Result: RAD outperforms Guo et al., which use a similar WavLM feature extractor and MFA network.
Conclusion: RAD overcomes the limitations of single-model approaches.

Result: RAD achieves SOTA performance on the DF subset (EER = 2.38%).
Result: RAD achieves competitive performance on the LA subset (EER = 4.89%).

Ablation Study:

Evaluate different configurations and components of the RAD system on ASVspoof 2021 DF subset.
Analyze the impact of:
1. the RAD framework
2. WavLM-L feature extractor
3. fine-tuning of the feature extractor
4. incorporation of additional VCTK datasets for data retrieval
5. the structure of the detection model
Evaluation metric: pooled EER
Result: The full RAD system achieves the SOTA performance (EER = 2.38%).
Result: Removing RAD for similar sample retrieval increases the pooled EER.
Conclusion: Answer to RQ1: The RAD framework is effective in reducing the detection error.
Result: Excluding the summplementary VCTK dataset slightly increases the pooled EER
Conclusion: Answer to RQ2: Updating the knowledge with additional related data improves the performance.
Result: Replacing WavLM-L with WavLM-S significantly increases the pooled EER, i.e. decreases the performance.
Conclusion: The feature extractor is important.
Result: EER rises drastically without fine-tuning.
Conclusion: Fine-tuning has positive influence in enhancing DF detection performance.
Result: Removing the r_q branch and directly connecting r_e to the classifier slightly increases the pooled EER.
Conclusion: Not only the difference of the feature, but also the original feature play the role for performance improvement.
Result: The smaller the time-wise speedup parameter is, the better the performance, but also much higher computational cost and storage consumption.
Conclusion: Answer to RQ4: The time-wise speedup operation will affect the performance, but not too much.
Result: The system appears to retrieve samples from the same speaker identities.
Conclusion: The system might rely strongly on speaker-discriminative features.
Result: Initial layer retrievals correspond to the same speakes. Middle and final layer retrievals may differ in speaker identity.
Conclusion: The shallower layers of the model may focus on timbral and quality-based features. The deeper layers capture more abstract semantic information. A careful comparison of the retrieved results with the test sample will be a key factor in the performance improvement.

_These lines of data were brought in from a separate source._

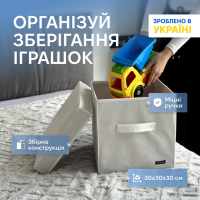 Короб ORGANIZE с крышкой 30x30x30 см (белый)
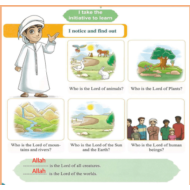 التربية الإسلامية بوربوينت درس (Allah is the lord) لغير الناطقين باللغة العربية للصف الأول مع الإجابات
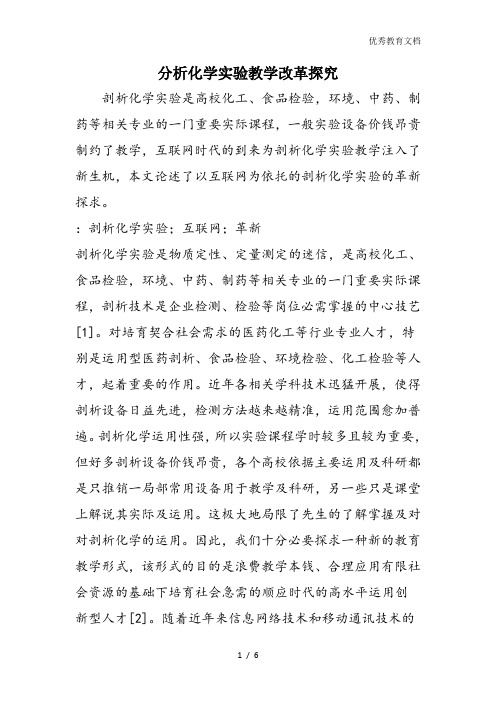分析化学实验教学改革探究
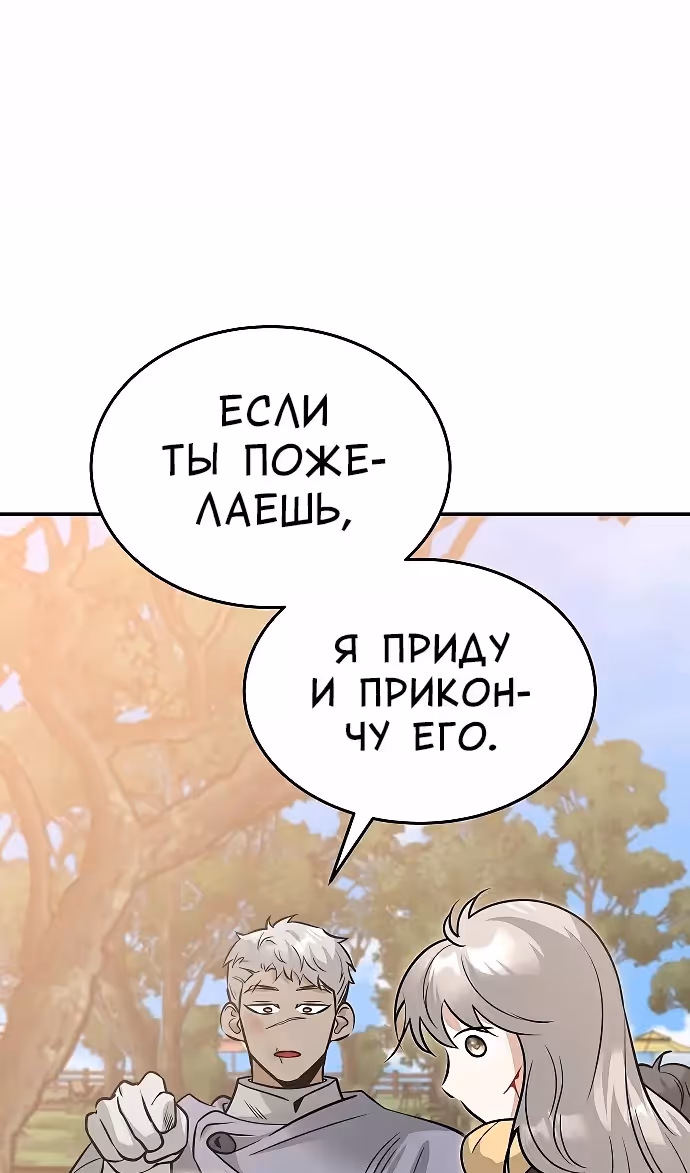 Охота на императора — Том 2 · Глава 65, страница 32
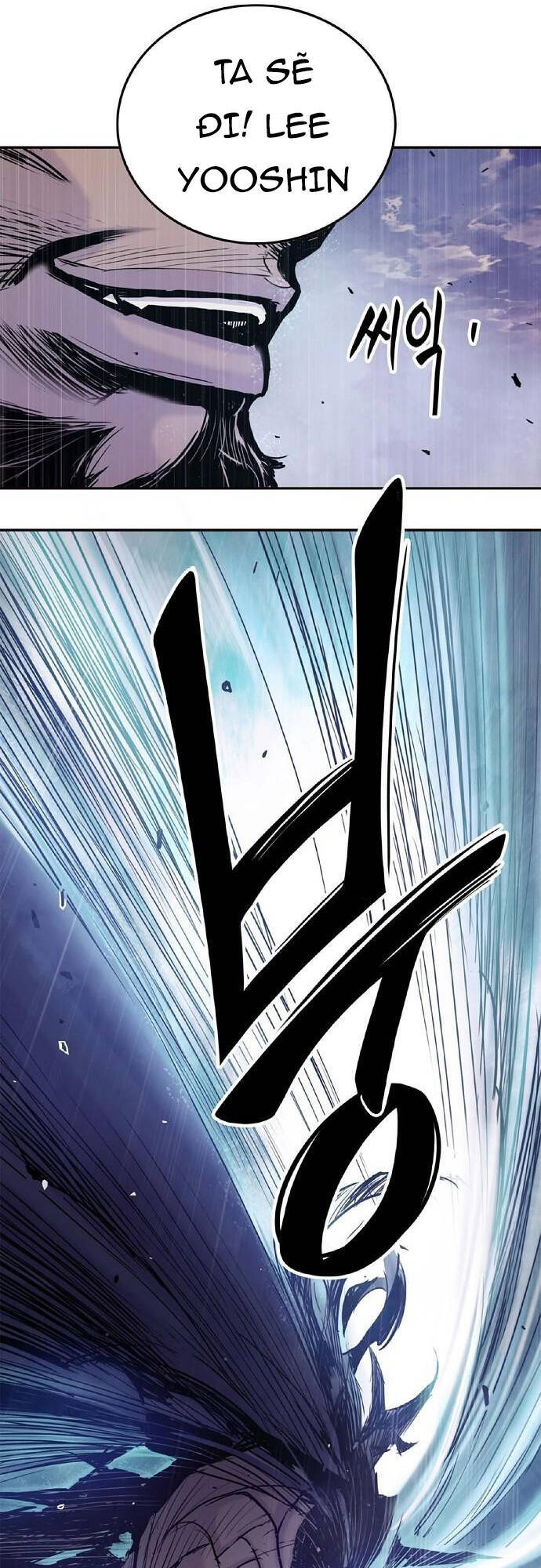 Knight Under Heart Chapter 0 - 39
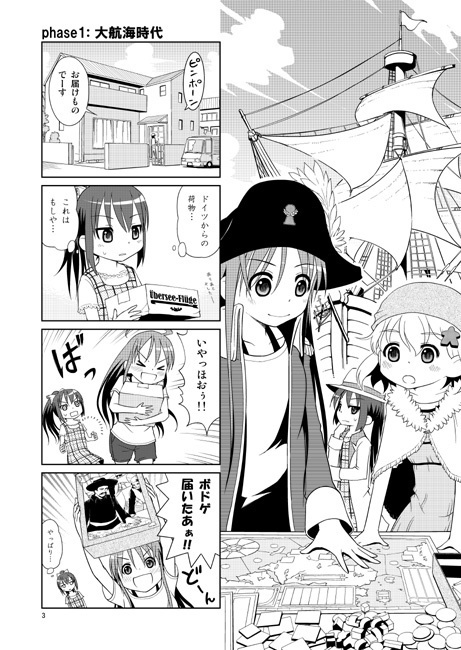 ボドゲde遊ぶよ!!vol.1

What are the main advantages and limitations of this paper?

Advantages:

This paper addresses the performance bottlenecks and transparency issues of single-model DF detection approaches by utilizing bonafide audio segments from external DBs.
This paper proposes a novel retrieval-augmented framework to effectively retrieve the external bonafide samples that are particularly similar to the query audio and makes comprehensive judgements on their contents and distributions, which enables the model to achieve more accurate detection results.
The proposed method is more robust than previous methods, and can distinguish more detailed information in the input accuratelly by focusing on fine-grained differences rather than general parametric knowledge.
This paper applies efficient performance optimization methods to accelerate the training and testing process, and saving the storage.
This work analyzes how embeddings extracted from different layers of the WavLM feature extractor affect the performance, providing insights on the different knowledge encoded in different layers of the foundation model.

Limitations:

The vector database contains audio segments produced by the same speaker as the queqry audio. This makes the detection task trivial. The authors should ensure that the audios in the database are made by different speakers from that of the test audio, or avoid retrieving audios from the same speaker.
The related audio features are solely from bonafide audios. Incorporating audio features of spoofed audios could potentially help the detection model better distinguish bonafide audios from spoofed ones, for example, via contrastive learning.
The paper does not answer RQ3 with sufficient analyses.
This paper only uses WavLM as the feature extractor. It would be meaningful to compare different foundation models as the feature extractor, or even combine the features extracted from different foundation models, e.g., through feature selection and feature fusion.